Yes.. a lot of the artists have become polluted by the 4E interpretation of a tiefling.

So when Paizo orders art, they get something closer to what WOTC orders, because they're drawing from the same artist pool. We may not like all of the art in a 4E book, but they hire good artists too.

I'm pretty sure you can request a picture and make some specifications what you want it to look like. I think most artists will make you what you ordered, so if they end up with 4E-looking tieflings, that's probably because they didn't say that they want something else.

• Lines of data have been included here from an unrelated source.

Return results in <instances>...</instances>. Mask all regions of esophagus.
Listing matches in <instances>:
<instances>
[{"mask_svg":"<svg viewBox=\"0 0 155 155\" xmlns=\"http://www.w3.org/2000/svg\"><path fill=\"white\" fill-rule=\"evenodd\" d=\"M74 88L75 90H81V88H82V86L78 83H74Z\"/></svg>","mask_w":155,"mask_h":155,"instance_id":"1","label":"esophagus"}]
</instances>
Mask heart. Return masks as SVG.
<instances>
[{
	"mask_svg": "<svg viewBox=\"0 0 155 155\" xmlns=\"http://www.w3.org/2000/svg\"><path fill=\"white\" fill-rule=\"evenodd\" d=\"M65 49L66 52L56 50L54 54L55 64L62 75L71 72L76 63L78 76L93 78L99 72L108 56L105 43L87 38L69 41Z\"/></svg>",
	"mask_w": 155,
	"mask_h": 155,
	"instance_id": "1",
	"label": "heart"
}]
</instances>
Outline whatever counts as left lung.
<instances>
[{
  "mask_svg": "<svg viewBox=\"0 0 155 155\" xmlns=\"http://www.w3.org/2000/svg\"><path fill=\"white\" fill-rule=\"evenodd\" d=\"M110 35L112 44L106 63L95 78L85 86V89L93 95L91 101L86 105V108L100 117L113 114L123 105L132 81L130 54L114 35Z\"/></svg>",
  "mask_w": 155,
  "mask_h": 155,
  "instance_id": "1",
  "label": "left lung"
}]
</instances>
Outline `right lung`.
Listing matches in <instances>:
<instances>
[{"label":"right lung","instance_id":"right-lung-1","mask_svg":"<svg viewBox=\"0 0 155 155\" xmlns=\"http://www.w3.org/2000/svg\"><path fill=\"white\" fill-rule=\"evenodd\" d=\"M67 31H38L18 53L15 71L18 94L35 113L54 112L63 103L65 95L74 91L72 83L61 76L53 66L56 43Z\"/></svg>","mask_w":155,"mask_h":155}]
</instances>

Though I have to say I've never seen psionics mentioned when there was a discussion about the power of wizards, clerics or druids.
With some very few exceptions that said that psions are much less troublesome.


I do like psionic.

Psions, psychic warriors, wilders and most powers are all cool. But why not call it magic? Of course a psion is not a sorcerer. But a shugenja is not a paladin, still their powers are both called devine magic.
If you really have to, call it psionic magic next to arcane and devine magic.
But either make it something different, or make it another form of magic. But then it's silly to say its not magic.

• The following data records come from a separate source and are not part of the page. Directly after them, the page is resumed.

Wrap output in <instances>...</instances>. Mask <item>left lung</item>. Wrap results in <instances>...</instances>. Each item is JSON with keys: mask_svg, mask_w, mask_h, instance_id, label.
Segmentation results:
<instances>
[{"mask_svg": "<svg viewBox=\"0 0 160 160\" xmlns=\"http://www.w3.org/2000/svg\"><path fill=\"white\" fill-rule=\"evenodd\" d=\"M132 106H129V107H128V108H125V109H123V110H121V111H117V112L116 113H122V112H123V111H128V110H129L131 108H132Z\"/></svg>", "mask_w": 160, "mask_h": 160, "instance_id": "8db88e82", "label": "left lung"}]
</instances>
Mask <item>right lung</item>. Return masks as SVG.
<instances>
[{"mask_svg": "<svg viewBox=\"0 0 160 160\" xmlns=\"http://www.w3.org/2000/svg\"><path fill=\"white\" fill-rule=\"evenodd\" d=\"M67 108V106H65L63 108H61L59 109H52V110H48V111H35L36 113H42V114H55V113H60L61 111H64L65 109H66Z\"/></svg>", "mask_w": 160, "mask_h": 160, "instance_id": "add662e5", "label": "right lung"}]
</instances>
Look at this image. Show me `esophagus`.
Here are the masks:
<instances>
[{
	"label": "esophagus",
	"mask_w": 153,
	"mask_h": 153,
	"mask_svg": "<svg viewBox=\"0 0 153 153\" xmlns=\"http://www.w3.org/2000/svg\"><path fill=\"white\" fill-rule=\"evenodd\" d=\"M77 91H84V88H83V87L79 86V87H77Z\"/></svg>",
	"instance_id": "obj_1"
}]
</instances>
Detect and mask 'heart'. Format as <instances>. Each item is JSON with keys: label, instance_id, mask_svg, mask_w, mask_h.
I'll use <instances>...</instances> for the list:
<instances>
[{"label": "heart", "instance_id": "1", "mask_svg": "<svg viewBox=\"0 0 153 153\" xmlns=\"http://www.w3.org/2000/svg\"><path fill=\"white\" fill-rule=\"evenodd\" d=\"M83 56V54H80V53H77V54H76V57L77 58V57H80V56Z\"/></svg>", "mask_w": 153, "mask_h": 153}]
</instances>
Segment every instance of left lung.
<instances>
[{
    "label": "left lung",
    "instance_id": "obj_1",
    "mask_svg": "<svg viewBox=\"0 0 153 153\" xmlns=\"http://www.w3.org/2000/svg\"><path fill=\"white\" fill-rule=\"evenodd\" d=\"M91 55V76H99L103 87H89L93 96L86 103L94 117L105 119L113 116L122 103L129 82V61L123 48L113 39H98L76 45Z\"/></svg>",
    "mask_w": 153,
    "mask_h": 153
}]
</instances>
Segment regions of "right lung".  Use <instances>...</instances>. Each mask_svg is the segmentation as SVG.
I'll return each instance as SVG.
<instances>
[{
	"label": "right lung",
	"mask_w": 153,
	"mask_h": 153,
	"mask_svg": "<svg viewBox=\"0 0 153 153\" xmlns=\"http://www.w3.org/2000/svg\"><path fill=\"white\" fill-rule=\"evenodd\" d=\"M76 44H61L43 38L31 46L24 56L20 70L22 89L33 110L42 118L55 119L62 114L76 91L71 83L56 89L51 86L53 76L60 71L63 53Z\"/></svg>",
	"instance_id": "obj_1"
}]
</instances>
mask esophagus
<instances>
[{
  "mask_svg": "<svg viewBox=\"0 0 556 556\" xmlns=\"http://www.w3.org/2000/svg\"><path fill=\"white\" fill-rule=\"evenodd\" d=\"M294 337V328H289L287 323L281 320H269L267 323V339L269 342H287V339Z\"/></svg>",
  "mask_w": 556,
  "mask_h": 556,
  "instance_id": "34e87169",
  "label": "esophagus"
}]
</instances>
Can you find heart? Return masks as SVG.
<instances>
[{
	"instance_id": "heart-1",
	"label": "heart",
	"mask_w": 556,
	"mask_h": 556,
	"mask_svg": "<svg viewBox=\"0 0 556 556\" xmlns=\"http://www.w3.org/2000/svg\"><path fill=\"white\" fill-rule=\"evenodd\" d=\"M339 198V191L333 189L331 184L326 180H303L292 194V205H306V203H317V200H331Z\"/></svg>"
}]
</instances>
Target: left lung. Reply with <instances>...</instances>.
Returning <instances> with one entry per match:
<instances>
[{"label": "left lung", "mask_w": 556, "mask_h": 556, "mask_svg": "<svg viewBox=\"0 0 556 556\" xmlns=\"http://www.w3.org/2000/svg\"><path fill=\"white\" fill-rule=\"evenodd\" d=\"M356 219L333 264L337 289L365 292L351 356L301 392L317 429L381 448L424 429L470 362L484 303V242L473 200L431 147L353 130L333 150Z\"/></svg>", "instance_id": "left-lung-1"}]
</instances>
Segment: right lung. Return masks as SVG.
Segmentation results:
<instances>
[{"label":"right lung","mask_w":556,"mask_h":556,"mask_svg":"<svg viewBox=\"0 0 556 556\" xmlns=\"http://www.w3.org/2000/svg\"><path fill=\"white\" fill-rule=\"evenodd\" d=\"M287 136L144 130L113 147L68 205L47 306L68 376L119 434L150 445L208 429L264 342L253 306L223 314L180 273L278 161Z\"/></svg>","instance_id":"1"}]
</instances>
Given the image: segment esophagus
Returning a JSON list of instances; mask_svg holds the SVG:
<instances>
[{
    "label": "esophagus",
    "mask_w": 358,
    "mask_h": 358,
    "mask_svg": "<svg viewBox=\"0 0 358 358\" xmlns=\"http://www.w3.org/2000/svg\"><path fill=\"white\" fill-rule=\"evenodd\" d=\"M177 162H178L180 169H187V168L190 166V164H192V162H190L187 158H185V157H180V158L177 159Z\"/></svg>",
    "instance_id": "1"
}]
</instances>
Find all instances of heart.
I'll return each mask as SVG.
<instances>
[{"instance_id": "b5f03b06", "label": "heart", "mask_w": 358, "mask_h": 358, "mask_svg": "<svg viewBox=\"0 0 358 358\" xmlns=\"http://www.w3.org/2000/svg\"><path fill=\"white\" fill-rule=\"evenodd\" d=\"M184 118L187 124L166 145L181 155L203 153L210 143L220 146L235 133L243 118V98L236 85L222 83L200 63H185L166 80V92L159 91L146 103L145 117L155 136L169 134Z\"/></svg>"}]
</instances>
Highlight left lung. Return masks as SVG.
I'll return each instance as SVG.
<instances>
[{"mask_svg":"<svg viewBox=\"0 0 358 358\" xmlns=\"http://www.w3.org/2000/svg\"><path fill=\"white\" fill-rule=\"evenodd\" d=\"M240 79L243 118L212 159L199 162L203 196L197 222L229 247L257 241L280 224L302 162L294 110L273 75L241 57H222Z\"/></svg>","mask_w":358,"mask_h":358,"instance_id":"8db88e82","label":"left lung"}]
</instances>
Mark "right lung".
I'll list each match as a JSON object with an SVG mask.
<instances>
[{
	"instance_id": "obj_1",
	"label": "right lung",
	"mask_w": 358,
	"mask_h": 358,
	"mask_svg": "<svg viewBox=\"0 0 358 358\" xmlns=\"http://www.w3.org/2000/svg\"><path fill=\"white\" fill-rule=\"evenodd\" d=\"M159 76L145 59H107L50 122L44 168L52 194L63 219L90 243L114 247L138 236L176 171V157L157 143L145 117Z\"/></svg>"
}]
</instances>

That's all true, but once the spell is cast, it doesn't matter at all if the 20 ft spread that deals 7d6 points of fire damage is magical or psionic.

A charmed humanoid is just charmed. There's no difference if it's magical or psionic.

Your illusions don't work any different if another character is using magical or psionic true seeing.

Okay, so a psion is not identical to a sorcerer. But a manifested psionical effect is exactly the same as a magical effect.
And to me, that means psionics is magic.


The difference between powers and spells is only in the rules how they are cast. The moment they come into effect, they behave exactly the same. Exact for the players who know they have spend power points instead of a spell slot, there's nothing for people inside the game, that makes a power different from a spell in any way.


The problem with 3.5e is, that psionics are NOT different from magic. There's no difference between a psion and a spell point based sorcerer. Spells and powers work exactly the same.